** Start Dataset **

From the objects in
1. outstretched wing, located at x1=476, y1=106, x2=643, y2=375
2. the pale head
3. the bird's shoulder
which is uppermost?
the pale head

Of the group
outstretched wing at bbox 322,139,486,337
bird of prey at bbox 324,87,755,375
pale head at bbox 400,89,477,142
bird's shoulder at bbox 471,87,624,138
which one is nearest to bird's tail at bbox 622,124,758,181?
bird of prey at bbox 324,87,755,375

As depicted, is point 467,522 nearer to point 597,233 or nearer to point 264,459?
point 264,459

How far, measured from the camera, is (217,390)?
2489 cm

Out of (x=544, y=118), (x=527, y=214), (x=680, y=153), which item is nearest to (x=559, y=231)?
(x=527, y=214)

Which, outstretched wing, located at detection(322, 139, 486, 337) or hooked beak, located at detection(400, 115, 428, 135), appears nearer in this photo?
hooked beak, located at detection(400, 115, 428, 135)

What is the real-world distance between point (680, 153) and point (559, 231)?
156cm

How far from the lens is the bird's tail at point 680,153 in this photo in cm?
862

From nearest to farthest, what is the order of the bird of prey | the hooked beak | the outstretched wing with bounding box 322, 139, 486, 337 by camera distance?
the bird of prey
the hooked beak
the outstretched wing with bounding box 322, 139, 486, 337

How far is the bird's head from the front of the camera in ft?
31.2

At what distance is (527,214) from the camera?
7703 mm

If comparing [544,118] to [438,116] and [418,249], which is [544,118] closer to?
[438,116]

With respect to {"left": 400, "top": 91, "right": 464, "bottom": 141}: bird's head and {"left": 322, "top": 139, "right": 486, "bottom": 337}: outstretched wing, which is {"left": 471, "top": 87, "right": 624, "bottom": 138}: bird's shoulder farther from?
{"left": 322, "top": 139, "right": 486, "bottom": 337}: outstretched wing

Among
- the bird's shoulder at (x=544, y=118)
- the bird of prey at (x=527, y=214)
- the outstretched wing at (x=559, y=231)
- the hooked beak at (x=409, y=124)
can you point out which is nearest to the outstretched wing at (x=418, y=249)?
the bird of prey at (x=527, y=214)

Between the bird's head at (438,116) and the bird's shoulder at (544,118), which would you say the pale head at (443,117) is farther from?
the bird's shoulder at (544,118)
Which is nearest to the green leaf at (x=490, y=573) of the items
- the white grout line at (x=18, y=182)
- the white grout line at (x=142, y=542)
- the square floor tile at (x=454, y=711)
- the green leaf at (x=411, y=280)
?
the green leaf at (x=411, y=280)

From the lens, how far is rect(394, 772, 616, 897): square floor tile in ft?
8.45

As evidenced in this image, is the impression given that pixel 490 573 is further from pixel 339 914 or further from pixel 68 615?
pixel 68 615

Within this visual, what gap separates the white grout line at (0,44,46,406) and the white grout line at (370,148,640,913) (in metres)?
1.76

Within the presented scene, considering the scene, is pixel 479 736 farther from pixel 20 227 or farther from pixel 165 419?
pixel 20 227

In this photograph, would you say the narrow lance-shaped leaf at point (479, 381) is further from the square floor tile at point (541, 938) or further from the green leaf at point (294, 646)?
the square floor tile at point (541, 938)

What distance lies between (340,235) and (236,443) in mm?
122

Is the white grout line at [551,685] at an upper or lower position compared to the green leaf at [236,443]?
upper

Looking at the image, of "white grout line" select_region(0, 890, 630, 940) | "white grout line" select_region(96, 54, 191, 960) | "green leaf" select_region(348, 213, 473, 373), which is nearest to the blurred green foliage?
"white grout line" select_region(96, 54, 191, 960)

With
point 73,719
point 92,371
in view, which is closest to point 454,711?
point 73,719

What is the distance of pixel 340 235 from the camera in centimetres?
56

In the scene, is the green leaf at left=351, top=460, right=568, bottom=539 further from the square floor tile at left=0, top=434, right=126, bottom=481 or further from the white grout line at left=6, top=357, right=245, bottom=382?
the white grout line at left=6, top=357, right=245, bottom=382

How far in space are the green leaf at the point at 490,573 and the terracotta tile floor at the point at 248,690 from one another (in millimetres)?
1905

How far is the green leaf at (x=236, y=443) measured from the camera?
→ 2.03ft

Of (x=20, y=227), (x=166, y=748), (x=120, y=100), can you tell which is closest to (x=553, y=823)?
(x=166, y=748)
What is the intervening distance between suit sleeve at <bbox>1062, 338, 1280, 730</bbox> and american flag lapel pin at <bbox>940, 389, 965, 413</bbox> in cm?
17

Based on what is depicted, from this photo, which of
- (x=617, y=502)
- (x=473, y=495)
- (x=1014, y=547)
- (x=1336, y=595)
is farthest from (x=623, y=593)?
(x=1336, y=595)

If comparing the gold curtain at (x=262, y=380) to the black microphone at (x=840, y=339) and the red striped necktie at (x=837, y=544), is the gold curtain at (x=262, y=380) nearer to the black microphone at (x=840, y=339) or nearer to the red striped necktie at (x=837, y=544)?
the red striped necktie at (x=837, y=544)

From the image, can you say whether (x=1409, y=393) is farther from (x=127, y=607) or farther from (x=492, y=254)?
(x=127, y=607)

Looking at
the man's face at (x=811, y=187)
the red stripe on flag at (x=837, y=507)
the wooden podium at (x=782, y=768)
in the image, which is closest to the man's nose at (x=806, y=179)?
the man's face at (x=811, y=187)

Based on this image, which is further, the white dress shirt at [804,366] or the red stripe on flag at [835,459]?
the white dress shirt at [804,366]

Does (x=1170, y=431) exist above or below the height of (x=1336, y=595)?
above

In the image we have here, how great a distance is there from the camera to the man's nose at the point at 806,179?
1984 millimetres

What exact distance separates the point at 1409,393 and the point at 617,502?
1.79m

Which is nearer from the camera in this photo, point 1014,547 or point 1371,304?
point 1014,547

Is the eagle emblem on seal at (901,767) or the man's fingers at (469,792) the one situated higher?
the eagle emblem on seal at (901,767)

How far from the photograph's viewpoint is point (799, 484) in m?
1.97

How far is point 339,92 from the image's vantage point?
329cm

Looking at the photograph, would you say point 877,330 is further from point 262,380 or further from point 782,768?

** End Dataset **
** Start Dataset **

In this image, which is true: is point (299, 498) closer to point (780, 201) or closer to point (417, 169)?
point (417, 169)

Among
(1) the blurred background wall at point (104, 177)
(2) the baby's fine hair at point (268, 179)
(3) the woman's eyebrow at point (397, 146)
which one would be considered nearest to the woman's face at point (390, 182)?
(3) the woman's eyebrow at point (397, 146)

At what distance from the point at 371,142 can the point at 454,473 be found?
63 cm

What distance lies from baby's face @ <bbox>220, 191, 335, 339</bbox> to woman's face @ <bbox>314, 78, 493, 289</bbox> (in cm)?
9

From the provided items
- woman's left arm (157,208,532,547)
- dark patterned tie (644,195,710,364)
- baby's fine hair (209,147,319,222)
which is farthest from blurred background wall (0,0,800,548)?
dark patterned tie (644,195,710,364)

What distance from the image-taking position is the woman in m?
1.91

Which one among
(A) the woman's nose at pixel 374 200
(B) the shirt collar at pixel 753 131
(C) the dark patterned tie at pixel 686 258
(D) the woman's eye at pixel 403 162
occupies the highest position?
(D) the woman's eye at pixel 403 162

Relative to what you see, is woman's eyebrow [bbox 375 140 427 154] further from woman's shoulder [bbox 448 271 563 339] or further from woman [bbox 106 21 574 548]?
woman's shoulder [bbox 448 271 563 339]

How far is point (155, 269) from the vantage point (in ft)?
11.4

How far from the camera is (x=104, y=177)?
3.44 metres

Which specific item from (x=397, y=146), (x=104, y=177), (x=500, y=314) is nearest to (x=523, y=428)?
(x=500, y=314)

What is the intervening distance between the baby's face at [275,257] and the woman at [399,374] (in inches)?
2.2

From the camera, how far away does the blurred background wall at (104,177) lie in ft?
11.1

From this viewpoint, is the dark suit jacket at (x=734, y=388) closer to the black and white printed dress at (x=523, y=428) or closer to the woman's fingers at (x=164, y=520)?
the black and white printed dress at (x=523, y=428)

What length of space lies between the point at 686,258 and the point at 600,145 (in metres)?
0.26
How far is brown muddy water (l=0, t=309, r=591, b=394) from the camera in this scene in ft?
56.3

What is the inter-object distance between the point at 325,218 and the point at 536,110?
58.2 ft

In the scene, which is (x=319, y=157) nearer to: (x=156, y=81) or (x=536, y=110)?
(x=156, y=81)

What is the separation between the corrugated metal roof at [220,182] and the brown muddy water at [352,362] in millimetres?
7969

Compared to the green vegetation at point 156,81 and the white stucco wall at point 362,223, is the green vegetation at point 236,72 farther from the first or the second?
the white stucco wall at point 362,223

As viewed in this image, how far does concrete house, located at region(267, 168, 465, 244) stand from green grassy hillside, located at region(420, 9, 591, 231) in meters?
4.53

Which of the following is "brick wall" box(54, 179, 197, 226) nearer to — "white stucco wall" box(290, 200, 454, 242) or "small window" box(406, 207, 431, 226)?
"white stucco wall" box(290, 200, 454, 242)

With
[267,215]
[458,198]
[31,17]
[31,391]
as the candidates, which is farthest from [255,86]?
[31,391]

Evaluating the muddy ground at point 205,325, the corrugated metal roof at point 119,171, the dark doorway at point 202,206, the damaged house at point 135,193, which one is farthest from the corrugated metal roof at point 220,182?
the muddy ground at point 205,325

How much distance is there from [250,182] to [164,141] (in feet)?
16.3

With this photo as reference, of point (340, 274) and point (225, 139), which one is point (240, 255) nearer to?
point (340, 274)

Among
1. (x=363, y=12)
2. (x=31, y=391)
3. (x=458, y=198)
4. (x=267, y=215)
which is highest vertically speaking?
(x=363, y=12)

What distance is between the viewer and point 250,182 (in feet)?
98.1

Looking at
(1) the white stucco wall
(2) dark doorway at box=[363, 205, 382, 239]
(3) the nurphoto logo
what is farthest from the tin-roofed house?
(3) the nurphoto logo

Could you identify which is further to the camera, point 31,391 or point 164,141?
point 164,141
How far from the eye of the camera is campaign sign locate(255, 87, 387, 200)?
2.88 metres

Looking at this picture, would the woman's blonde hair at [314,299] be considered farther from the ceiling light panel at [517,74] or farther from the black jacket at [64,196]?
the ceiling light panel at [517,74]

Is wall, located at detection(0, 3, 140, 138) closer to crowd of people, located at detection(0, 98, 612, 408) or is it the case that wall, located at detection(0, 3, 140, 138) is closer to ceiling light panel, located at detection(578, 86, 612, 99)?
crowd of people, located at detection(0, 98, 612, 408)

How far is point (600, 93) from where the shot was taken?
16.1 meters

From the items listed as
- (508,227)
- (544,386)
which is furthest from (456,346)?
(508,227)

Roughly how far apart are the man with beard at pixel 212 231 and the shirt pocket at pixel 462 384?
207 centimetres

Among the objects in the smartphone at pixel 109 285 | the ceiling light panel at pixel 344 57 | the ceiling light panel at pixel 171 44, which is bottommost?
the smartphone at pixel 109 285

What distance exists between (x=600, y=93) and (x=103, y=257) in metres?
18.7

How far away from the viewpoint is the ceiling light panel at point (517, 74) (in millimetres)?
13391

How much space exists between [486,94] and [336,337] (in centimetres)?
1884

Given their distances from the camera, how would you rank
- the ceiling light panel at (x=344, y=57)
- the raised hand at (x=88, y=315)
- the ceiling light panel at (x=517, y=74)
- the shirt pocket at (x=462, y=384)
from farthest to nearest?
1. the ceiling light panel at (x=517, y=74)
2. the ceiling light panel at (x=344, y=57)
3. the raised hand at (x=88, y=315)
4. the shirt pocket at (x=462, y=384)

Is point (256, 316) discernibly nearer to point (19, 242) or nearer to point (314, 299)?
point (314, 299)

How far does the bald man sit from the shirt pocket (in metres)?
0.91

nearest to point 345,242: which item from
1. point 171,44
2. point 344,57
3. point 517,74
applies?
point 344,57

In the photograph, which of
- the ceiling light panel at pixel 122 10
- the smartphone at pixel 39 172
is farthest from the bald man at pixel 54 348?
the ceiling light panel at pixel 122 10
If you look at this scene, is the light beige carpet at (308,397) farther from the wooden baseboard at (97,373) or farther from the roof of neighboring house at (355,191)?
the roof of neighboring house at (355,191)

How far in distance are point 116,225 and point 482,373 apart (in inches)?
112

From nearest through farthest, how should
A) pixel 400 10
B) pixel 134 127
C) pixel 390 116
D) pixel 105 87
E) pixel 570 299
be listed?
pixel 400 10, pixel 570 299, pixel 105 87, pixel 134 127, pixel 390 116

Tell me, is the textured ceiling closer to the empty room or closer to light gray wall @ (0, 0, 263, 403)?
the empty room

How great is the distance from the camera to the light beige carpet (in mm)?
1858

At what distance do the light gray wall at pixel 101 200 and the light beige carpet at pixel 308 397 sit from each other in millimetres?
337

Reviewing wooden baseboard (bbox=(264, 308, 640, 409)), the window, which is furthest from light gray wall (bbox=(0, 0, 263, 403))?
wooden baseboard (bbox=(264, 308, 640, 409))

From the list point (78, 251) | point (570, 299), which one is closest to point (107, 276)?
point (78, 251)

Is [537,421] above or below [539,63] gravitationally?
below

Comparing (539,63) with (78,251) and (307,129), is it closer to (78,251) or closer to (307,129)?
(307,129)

** End Dataset **
** Start Dataset **

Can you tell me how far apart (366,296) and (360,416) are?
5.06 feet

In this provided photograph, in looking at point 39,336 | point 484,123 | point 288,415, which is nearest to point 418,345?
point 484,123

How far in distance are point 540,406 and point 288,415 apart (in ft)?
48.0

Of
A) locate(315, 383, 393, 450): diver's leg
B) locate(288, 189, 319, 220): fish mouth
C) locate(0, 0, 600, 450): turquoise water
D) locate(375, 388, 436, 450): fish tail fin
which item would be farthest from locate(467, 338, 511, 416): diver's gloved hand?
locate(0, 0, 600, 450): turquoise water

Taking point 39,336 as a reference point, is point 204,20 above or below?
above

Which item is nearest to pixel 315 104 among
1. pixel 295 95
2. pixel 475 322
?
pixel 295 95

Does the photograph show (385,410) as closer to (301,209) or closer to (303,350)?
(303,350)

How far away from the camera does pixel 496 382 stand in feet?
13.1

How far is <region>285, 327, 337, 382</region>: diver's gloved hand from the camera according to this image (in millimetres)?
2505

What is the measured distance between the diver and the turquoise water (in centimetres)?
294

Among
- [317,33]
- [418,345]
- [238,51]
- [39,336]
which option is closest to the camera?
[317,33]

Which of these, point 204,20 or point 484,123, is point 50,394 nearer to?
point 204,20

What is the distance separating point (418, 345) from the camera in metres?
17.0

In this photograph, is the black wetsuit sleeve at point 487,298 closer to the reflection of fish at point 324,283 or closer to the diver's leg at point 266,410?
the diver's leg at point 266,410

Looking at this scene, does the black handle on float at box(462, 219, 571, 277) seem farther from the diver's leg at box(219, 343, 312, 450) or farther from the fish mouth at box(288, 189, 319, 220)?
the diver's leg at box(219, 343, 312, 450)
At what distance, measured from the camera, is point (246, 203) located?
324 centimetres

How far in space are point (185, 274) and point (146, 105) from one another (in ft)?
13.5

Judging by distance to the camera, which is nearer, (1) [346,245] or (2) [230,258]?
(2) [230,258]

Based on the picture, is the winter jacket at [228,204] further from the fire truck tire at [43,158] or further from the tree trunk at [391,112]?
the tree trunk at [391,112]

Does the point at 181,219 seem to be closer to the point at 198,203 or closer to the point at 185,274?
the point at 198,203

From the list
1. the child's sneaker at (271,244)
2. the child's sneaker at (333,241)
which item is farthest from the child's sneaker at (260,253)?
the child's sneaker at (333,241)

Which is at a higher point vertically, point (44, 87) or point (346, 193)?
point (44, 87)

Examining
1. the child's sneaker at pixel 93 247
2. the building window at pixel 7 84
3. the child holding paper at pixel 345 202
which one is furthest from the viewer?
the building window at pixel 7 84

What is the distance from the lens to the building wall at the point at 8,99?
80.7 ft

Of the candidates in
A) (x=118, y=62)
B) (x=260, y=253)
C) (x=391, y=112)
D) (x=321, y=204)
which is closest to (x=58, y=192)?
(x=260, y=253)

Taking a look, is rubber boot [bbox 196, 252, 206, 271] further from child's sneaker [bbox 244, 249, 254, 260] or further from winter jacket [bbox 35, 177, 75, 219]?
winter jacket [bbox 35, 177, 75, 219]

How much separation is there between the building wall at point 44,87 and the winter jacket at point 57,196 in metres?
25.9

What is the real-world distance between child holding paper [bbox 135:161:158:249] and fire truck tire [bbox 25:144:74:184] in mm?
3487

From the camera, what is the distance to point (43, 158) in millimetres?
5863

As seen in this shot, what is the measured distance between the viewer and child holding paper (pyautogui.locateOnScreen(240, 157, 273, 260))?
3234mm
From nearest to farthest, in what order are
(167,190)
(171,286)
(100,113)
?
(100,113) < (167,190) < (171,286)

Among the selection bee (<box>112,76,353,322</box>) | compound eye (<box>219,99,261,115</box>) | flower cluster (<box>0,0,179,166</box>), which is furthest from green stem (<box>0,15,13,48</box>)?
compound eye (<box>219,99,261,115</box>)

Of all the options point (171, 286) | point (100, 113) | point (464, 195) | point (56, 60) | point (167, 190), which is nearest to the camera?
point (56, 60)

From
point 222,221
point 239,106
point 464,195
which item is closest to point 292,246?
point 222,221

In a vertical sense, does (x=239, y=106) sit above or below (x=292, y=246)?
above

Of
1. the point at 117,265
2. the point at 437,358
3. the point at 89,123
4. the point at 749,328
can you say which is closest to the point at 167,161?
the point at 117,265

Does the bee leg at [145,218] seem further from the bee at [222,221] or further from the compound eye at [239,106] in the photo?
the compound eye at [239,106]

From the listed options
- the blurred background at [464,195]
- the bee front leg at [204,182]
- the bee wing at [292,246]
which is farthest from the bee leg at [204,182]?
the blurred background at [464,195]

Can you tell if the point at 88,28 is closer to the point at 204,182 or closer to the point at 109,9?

** End Dataset **

* Direction *
Rewrite the lines from the one containing "Which is nearer from" through the one containing "Looking at the photograph, would", inclusive, as a JSON list of strings with one string per line and blank lines omitted.

* Final answer *
[
  "Which is nearer from the camera in this photo, point 1014,547 or point 1371,304?",
  "point 1014,547",
  "Is the eagle emblem on seal at (901,767) or the man's fingers at (469,792) the one situated higher?",
  "the eagle emblem on seal at (901,767)",
  "How far from the photograph's viewpoint is point (799, 484) in m?",
  "1.97",
  "How far is point 339,92 from the image's vantage point?",
  "329cm",
  "Looking at the photograph, would you say point 877,330 is further from point 262,380 or further from point 782,768?"
]